Depending on how you define, the precise position of Earth’s North Pole can change.
Paraphrasing one intrigued voice who exhorted a score year ago, may we similarly inquire, “Will the real North Pole, please stand up?”.
What? Are there more than one North Pole?
What we know as the North Pole — the point where Earth’s axis of rotation meets its surface and its counterpart, the South Pole, is in fact, not fixed points! The shape of our Earth is more like an ellipsoid rather than perfectly circular.
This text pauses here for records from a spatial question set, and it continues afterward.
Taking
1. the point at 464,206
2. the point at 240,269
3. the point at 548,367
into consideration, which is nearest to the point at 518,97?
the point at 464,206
When the Earth spins on its axis, it’s given to wobbling as was confirmed by an American astronomer, Seth Carlo Chandler, in 1891. Continual pressure changes on the seafloor are among the various factors that keep on influencing the angular momentum of the planet. Termed as the ‘Chandler wobble’, the exactitude of the intersection of the earth’s rotational axis and its surface can vary depending upon various criteria.
Geographers mark The Geographic North Pole as the ‘North Pole’, the point where all the meridians converge on the north as is seen in the geographical world map. Unlike its terrestrial southern antipode, the North Pole lies in the middle of a sea — the Arctic sea.
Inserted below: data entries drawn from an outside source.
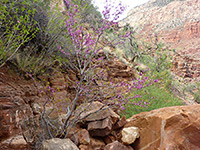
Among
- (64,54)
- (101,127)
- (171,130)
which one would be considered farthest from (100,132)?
(64,54)

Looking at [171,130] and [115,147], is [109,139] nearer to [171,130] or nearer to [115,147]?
[115,147]

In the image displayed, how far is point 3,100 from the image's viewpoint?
2924mm

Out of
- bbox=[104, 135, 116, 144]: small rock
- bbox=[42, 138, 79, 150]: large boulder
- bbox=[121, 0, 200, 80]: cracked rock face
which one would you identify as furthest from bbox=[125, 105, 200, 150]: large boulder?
bbox=[121, 0, 200, 80]: cracked rock face

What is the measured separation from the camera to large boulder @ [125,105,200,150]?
2635mm

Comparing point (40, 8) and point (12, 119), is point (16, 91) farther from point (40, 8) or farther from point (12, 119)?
point (40, 8)

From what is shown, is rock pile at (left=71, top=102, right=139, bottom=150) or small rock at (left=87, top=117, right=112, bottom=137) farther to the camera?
small rock at (left=87, top=117, right=112, bottom=137)

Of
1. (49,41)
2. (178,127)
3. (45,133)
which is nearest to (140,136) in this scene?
(178,127)

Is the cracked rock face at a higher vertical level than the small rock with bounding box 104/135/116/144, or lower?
higher

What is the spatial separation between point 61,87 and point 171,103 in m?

There are three other definitions for this supposedly singular point, and they are The Geomagnetic North Pole, The North Magnetic Pole and The Northern Pole of Inaccessibility.
The dynamics of Earth’s core generates a magnetic field, called the ‘magnetosphere’, which extends far into interplanetary space. The point where this magnetosphere’s axis passes through the planet is The Geomagnetic North Pole. Historically, it has remained relatively stable over Ellesmere Island in Nunavut, in northern Canada. Incidentally, it’s the particles charged by violent storms moving through this magnetosphere which causes aurora borealis, aka, the Northern Lights.
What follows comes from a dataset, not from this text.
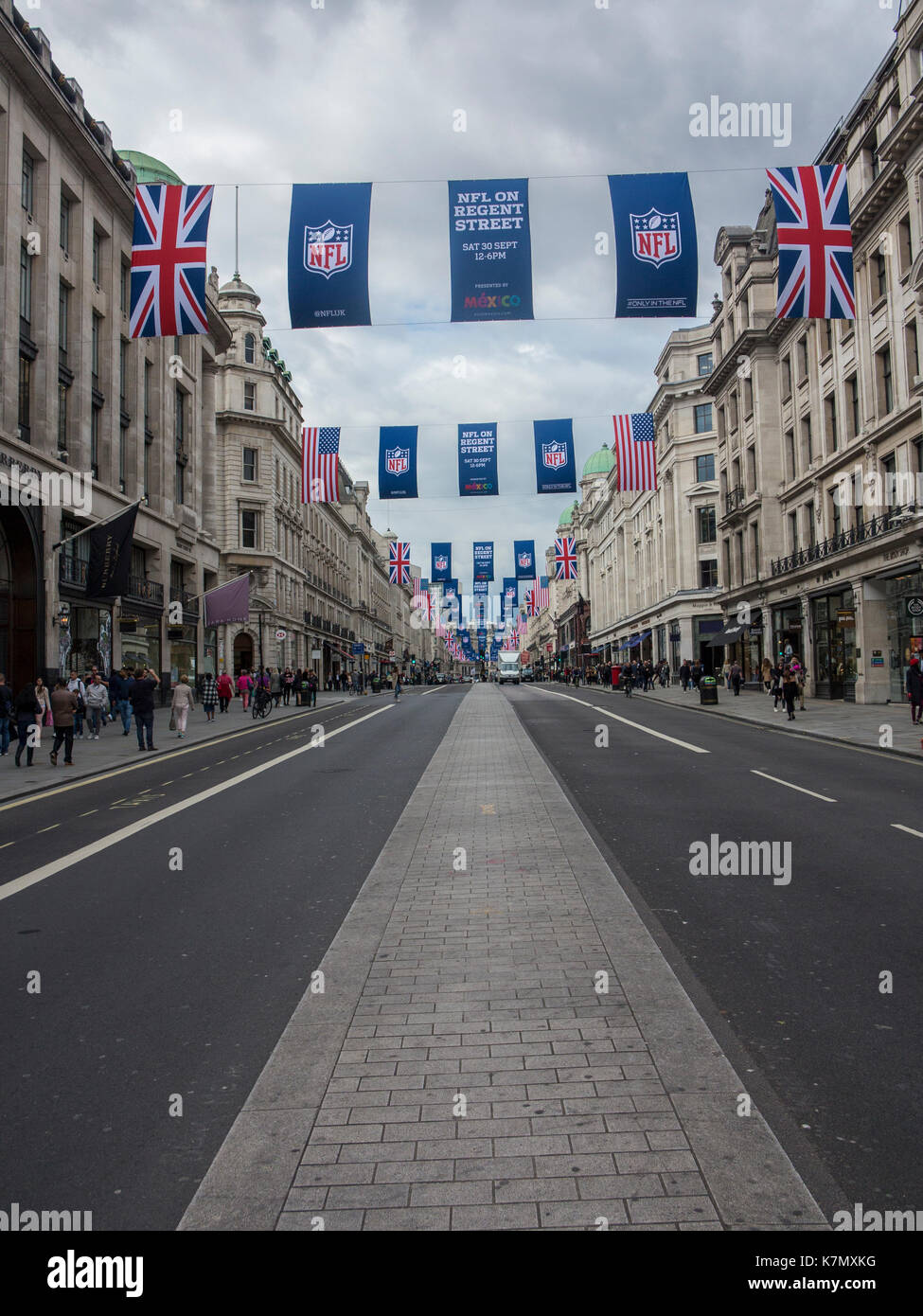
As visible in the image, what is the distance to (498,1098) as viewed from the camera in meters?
3.61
The constant motions of the solid inner and the molten outer core of the Earth, moving at different speeds, produce a self-sustaining electromagnetic field. Depending on the prevailing currents in the outer core, North Magnetic Pole moves irregularly within approximately a 500-mile radius of the true North Pole. If you stood, either in Greenland or Nunavut, the compass would flip perpendicularly towards the ground. Be amused to know that the North Magnetic Pole is actually the South Pole, of the dipole magnet that is our Earth.
This point is determined by geography rather than by physics. It’s in the Arctic sea roughly equidistant from Ellesmere Island, Henrietta Island in the East Siberian Sea, and Kosmomolets Island in the Russian Arctic.